Carollo said that an “official” investigation is underway into Leon’s sworn statement and voting history but would not name an investigating agency.

“Mr. Leon has committed some very serious crimes,” Carollo said at a Tuesday afternoon news conference. “Crimes that prevent him from holding office in the city of Miami.”

Leon declined an interview with CBS4 News but issued a statement saying, in part, “Loco Joe is at it again. Every election sees Crazy Joe hold an eleventh hour news conference with false allegations. Like almost every student in this country, I remained registered to vote at my dad’s home.”
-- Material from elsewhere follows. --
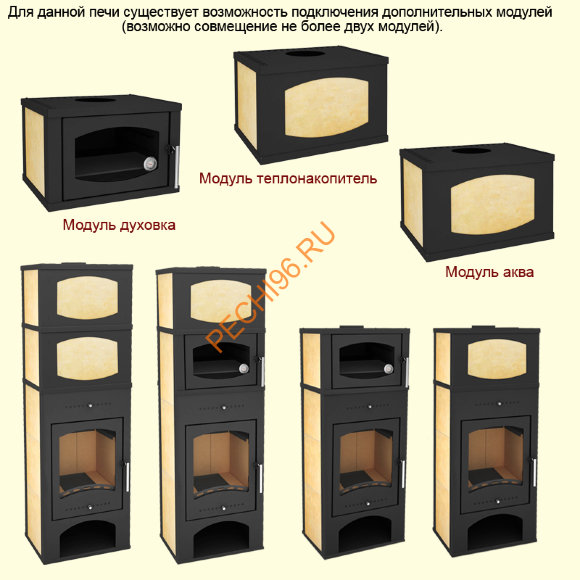 Для данной печи существует возможность подключения дополнительных модулей (возможно совмещение не более двух модулей).

Модуль теплонакопитель

Модуль духовка

PECHI96.RU

Модуль аква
Elections officials say the student exception to changing registration generally applies to young people living in dorms, or going to class out of town who want to keep their registration at home. Whether a grown man living in a riverfront high rise would be exempt is not clear. Miami-Dade Superintendent of Elections Christina White said residency issues can be “broad.” An assistant to White said it is possible the state attorney’s office will investigate the Leon registration matter, if a complaint is received.

Carollo says he has no doubt as to Leon’s misbehavior.

“He claimed he was living in Miami, and he voted in Kendall three times. That’s a felony in the state of Florida,” Carollo said.

Leon, a non-practicing, 32-year-old attorney, meets Carollo, the familiar Miami political figure in a run off next Tuesday.

The winner will fill the seat left vacant by Carollo’s younger brother, Frank, who could not run for reelection due to term limits.